If you want to be a serious collector of European board games, your interest will go back to 1592, when what is considered to be the first commercial game was published in Italy, called Il Gioco Dell'Oca Dilettevole (The Pleasing Game of Goose). It is a simple race game, probably based on similar items seen in the Middle and Far East. By the end of the 18th century, games for children were published in increasing numbers, some of which incorporated maps which cartographers could adapt easily using existing plates in their stock. One important exponent of this practice was John Wallis, who like many booksellers at the end of the 18th century was based in St Paul's Churchyard, London. He produced games that included tours of England and Wales, Europe, and even the World, all of which found an enthusiastic market in moneyed Georgian parents keen to teach their children geography in a novel fashion.
In 1792, one year before his death, Wallis published A Geographical Game exhibiting a complete Tour through Scotland and the Western Isles.
The map is flanked on each side by columns of text, giving the rules top left, and then details of each of the places that are numbered on the map. As you can see, the rules ensured that players were taken all over the board (the 'totum' was a dice in the form of a spinning top). When landing on a number, the player would read the description of wherever he was, and if necessary pay whatever counters the situation demanded. At Dundee (34), for example, he would learn that it was a "large and flourishing town in Angus-shire, situated on the north side of the Tay. Here is an excellent harbour, and a great deal of shipping."
At Isla (38), on the other hand, he was on "one of the Hebrides, where the traveller must pay two counters to be conveyed to Leith." A simple game, therefore, that might not hold for long the attention of today's youth, but it would have been a novel experience in 1792.
For me, one of the interesting aspects of this map is that it neatly shows where the good communications were, where people went, and what was known about the region. Not surprisingly, the vast majority of the numbered towns are in the southern counties of the country. On the section of the map shown to the left, nearly half of the total number of towns described can be found. Places ranging from Coldstream ("situated on the Tweed, and separated from Cornwall[sic] in England only by the breadth of the river." - I suspect he means Cornhill, not Cornwall!) to Glasgow ("a large and populous city situated on the north banks of the Clyde. The traveller must stop here and pay one counter for expences.")
Heading north from Perth, 13 of the numbered towns lie along the east coast - Montrose, Aberdeen, Banff, Elgin etc. - as far as Inverness. Inland there are just 5 places (Forfar, Tay Mouth (Loch Tay), Blair, Inverurie, and 96, which is not a place at all, but rather the river Dee. Here is found "the fertile vale of Braemar. The rugged front, and lofty summit of the awful precipices that surround this valley, are truly picturesque and romantic.").

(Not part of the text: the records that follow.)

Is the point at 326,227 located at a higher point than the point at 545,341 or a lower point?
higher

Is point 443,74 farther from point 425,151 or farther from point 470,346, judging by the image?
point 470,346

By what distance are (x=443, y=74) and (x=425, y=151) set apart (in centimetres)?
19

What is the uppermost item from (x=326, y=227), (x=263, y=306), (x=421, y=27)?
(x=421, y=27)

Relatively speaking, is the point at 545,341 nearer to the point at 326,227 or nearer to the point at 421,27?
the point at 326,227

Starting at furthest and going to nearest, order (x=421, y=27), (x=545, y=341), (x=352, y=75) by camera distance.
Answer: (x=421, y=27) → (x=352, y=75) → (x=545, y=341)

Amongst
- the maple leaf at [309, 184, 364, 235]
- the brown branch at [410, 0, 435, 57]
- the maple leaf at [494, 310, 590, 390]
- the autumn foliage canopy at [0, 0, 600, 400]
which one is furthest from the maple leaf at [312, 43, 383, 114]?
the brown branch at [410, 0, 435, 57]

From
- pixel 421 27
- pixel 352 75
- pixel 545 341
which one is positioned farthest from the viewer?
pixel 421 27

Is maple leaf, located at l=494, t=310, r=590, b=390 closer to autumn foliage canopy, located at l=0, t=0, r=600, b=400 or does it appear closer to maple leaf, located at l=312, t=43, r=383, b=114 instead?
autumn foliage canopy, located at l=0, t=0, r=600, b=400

The islands fare much better, many being named and described, which reminds me that, although the seas in these parts could be tricky, access to these remote regions was easier than to many of the inland areas in the Highlands. The geologist John MacCulloch knew this as well as anyone, recommending the journey from Kintyre to Cape Wrath by boat, preferring "the mountain wave to the mountain shore; a home on the deep to the want of one among rocks and bogs, amid fords and ferries, through dub [stagnant pools] and learie [peat banks] and labour and starvation." The map goes out as far as St Kilda, which receives no description, but "here the traveller must pay two counters to be conveyed to Wigtown Bay".
North of Fort William, Fort Augustus and Inverness, there are just 7 numbers on the mainland, 6 of which follow the east coast up to 'Johnny Groats House' (as it is marked on the map). This area covers nearly a third of mainland Scotland, yet the only description inland from the east coast is number 16: "Assynt, in Sutherlandshire, exhibits an assemblage of shattered mountains, as it were heaped on each other, and seemingly involved in a tremendous manner." The map shows admirably that the main infrastructure of the country followed the east coast, with no roads marked inland north of Fort William and Inverness.
Appropriately enough, the winner of the game ends up at Edinburgh, in the safety of the lowlands. Anyone playing the game would have seen plenty of the lowlands, and visited many of the islands, and maybe even popped across to Ireland (numbers 40 - 43), but they will have spent little time inland in the Highlands.